A Principled Approach to Benchmarking in Studies of Racial Discrimination

“… the instability of benchmarking results stems from the absence of a causal foundation”
causal inference
fairness
policing
measurement
proxies

Kai R. D. Cooper, Gregory Lanzalotto, Haosen Ge, Jacob Kaplan, Scott Desposato, Dean Knox, and Jonathan Mummolo. In preparation. “A Principled Approach to Benchmarking in Studies of Racial Discrimination in Traffic Enforcement.”

Authors
Affiliations

Kai Cooper

The Wharton School, University of Pennsylvania

Gregory Lanzalotto

The Wharton School, University of Pennsylvania

Haosen Ge

The Wharton School, University of Pennsylvania

Jacob Kaplan

School of Public and Internaional Affairs, Princeton University

Scott Desposato

Department of Political Science, UC San Diego

Dean Knox

The Wharton School, University of Pennsylvania

Jonathan Mummolo

School of Public and Internaional Affairs, Princeton University

Abstract

Racial bias in policing is well documented.

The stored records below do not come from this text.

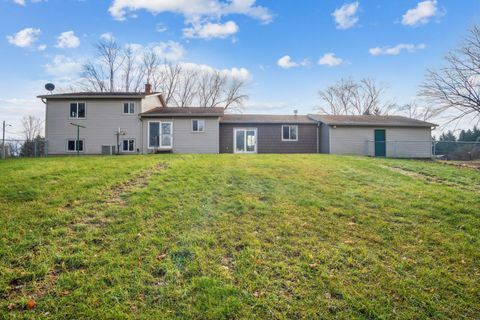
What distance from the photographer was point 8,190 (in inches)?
238

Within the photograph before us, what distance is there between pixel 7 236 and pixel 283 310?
13.9 feet

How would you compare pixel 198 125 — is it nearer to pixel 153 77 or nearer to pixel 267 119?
pixel 267 119

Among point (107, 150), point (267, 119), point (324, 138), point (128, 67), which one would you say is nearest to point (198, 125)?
point (267, 119)

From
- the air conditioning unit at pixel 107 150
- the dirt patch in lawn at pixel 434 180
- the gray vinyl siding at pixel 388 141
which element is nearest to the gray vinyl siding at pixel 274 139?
the gray vinyl siding at pixel 388 141

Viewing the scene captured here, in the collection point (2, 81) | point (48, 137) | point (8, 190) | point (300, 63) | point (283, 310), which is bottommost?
point (283, 310)

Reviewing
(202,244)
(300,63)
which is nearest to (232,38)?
(300,63)

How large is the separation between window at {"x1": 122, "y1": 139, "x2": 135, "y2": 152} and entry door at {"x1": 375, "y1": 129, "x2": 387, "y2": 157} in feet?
56.9

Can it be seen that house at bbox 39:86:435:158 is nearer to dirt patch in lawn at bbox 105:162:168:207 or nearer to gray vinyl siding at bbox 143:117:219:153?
gray vinyl siding at bbox 143:117:219:153

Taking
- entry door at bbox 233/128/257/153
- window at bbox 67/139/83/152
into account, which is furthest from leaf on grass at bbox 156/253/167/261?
window at bbox 67/139/83/152

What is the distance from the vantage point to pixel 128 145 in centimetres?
1856

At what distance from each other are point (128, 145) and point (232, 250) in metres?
16.7

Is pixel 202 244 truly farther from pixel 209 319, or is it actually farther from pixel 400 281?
pixel 400 281

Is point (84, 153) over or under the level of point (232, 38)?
under

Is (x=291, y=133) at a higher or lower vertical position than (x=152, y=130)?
lower
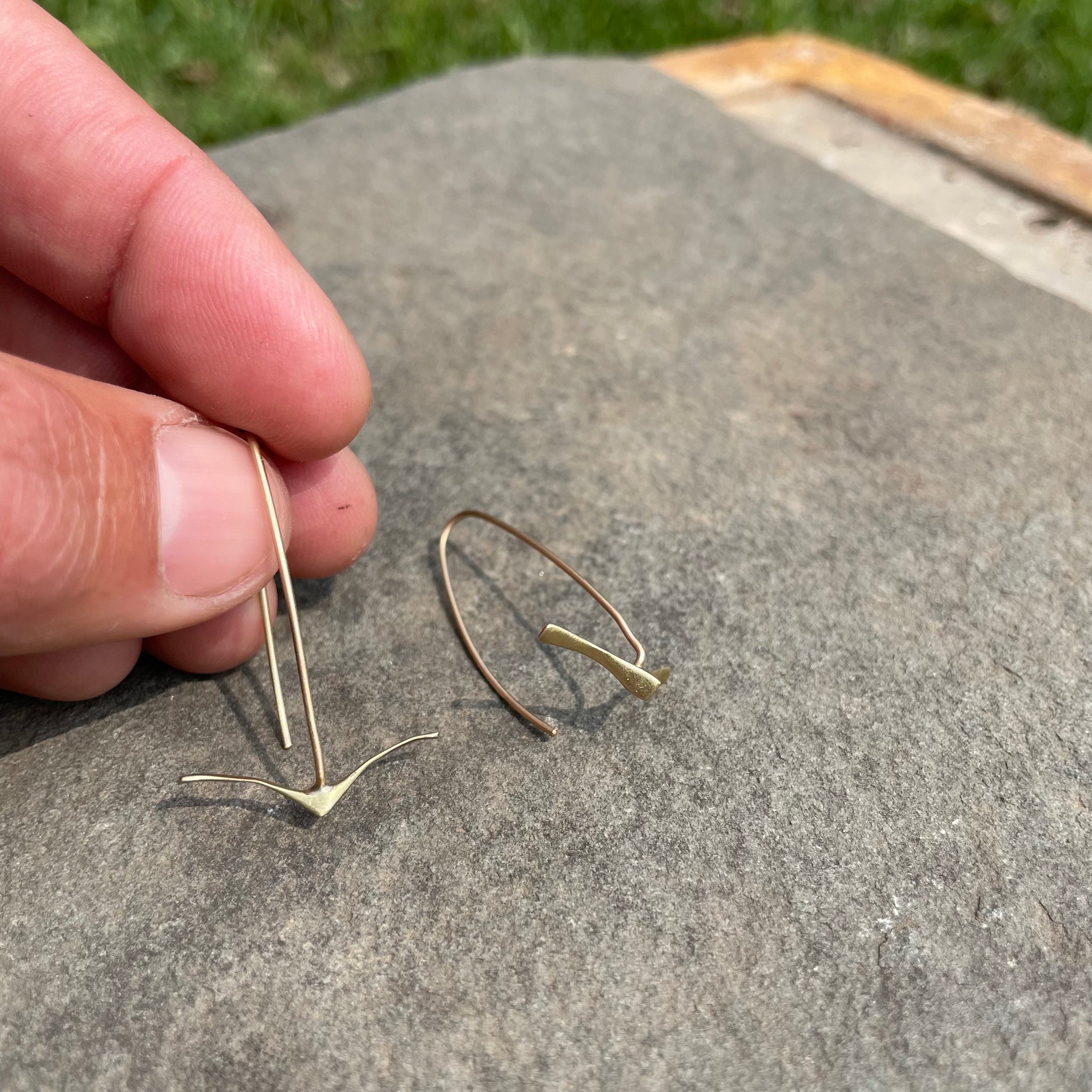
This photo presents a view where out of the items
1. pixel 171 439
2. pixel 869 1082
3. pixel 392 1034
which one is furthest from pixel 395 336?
pixel 869 1082

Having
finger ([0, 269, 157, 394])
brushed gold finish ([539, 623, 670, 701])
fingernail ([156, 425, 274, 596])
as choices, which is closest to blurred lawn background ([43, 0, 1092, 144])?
finger ([0, 269, 157, 394])

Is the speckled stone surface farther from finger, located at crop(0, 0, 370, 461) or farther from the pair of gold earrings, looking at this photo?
finger, located at crop(0, 0, 370, 461)

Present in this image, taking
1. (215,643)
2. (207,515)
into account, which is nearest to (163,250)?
(207,515)

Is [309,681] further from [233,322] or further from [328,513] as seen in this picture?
[233,322]

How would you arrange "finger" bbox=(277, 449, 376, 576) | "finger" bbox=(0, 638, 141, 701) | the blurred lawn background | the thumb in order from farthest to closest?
the blurred lawn background < "finger" bbox=(277, 449, 376, 576) < "finger" bbox=(0, 638, 141, 701) < the thumb

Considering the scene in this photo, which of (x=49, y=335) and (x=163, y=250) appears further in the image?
(x=49, y=335)

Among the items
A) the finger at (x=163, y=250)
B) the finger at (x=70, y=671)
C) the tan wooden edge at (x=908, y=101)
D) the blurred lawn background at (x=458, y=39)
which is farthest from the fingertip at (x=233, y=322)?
the blurred lawn background at (x=458, y=39)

Traffic stops represent the most common type of encounter in which civilians interact with police, which makes this an important setting for investigation of police behavior. Evidence-based debates in this area frequently rely on case-specific benchmarks to evaluate the racial distribution of police stops. Often, benchmarks such as per-capita demographics or not-at-fault drivers in vehicle collisions are used. However, these measures only approximate the intended comparison because they fail to (i) precisely define the causal contrast, (ii) accurately describe the nature of drivers visible to officers, (iii) explain disparities due to potentially biased selection decisions by officers. In this work we formally define racial bias as a violation of an individual fairness criterion: officer decision-making should be ignorant of race conditional on the behavior of the civilian, i.e. whether or not they are driving dangerously. This latter, however, is unmeasurable. To address this issue, we build on the growing proximal causal inference literature to make use of cameras, crashes and checkpoints as negative outcome controls for identification, under certain assumptions which may be probed via a sensitivity analysis. We will extend the method’s viability to a host of imperfect data settings which plague policing, e.g. when race is mismeasured or unavailable. We finish with applications of the approach to a variety of U.S. police jurisdictions.